Dataset entries:
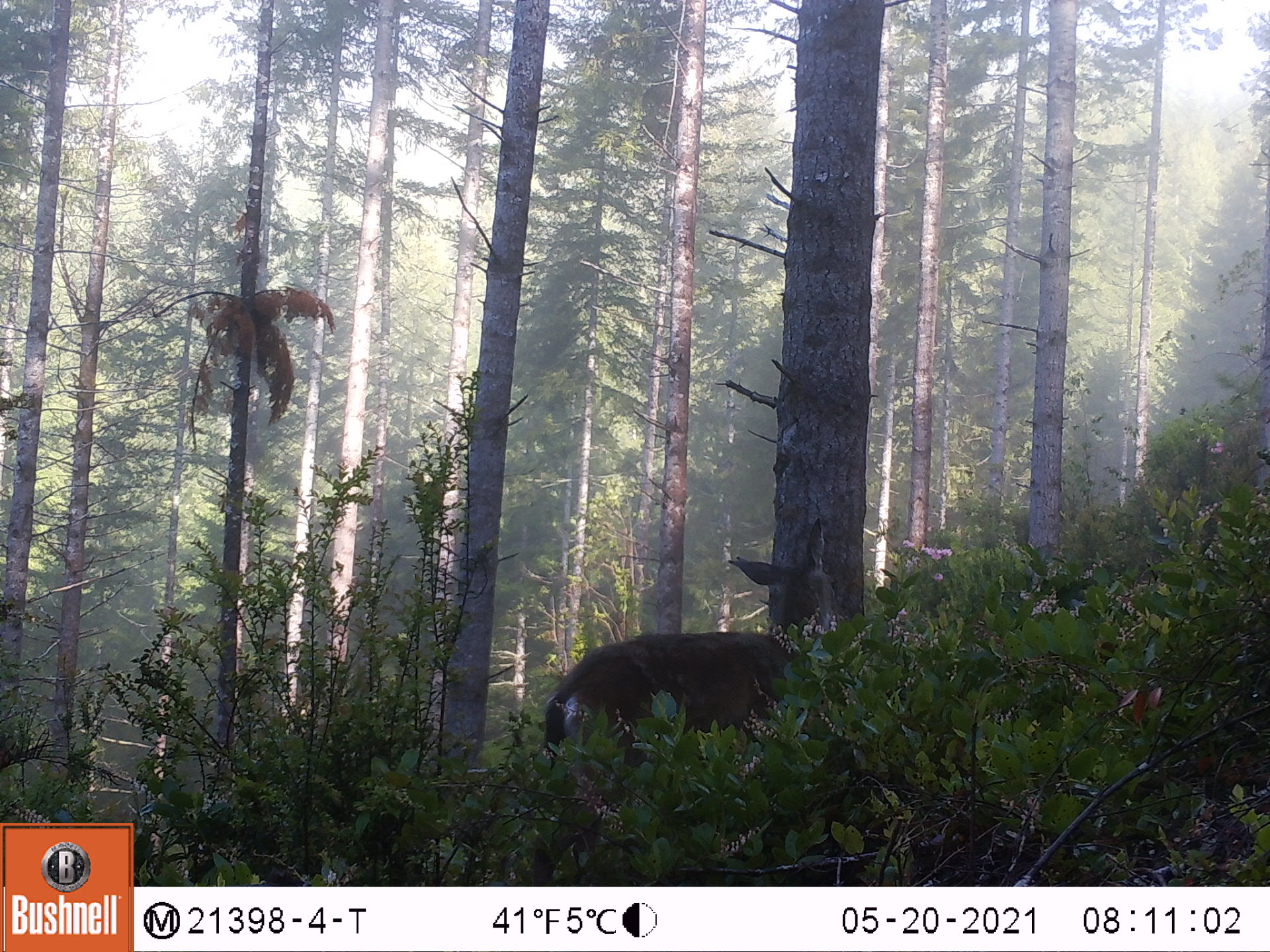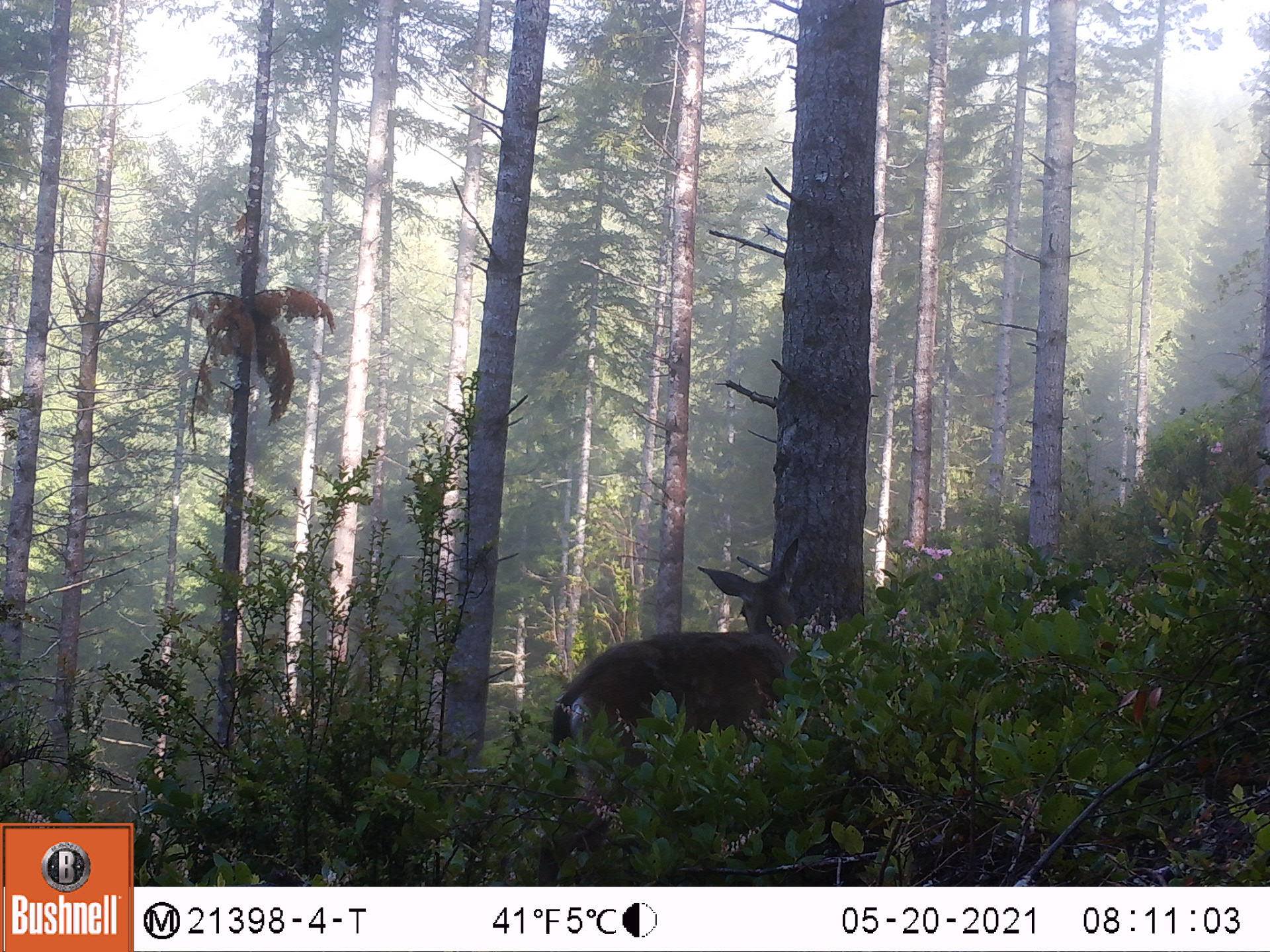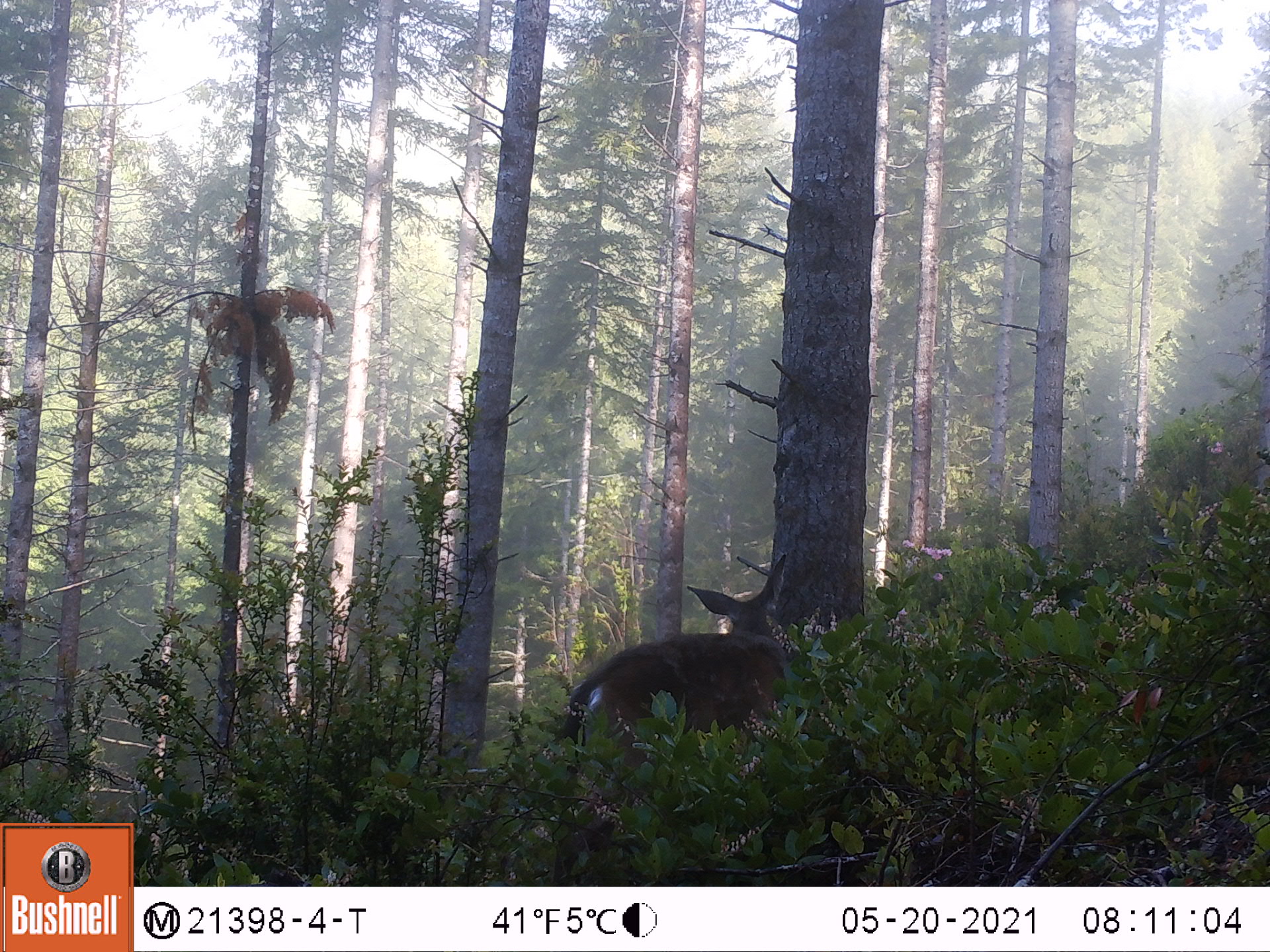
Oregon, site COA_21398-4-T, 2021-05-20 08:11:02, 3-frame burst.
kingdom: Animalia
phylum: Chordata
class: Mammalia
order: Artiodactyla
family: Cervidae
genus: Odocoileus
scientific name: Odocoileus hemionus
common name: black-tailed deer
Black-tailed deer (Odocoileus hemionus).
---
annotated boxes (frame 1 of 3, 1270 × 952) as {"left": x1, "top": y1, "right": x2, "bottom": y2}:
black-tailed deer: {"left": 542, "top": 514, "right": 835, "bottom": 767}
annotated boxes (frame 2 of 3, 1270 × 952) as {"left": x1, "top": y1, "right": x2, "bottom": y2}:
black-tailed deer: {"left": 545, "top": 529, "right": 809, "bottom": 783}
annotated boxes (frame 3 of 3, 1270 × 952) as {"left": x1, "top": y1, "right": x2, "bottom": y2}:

WORK REQUIRED: In your copy, include no pictures, but reproduce all records exactly.

OUTPUT BELOW:
Oregon, site COA_21398-4-T, 2021-05-20 08:11:02, 3-frame burst.
kingdom: Animalia
phylum: Chordata
class: Mammalia
order: Artiodactyla
family: Cervidae
genus: Odocoileus
scientific name: Odocoileus hemionus
common name: black-tailed deer
Black-tailed deer (Odocoileus hemionus).
---
annotated boxes (frame 1 of 3, 1270 × 952) as {"left": x1, "top": y1, "right": x2, "bottom": y2}:
black-tailed deer: {"left": 542, "top": 514, "right": 835, "bottom": 767}
annotated boxes (frame 2 of 3, 1270 × 952) as {"left": x1, "top": y1, "right": x2, "bottom": y2}:
black-tailed deer: {"left": 545, "top": 529, "right": 809, "bottom": 783}
annotated boxes (frame 3 of 3, 1270 × 952) as {"left": x1, "top": y1, "right": x2, "bottom": y2}:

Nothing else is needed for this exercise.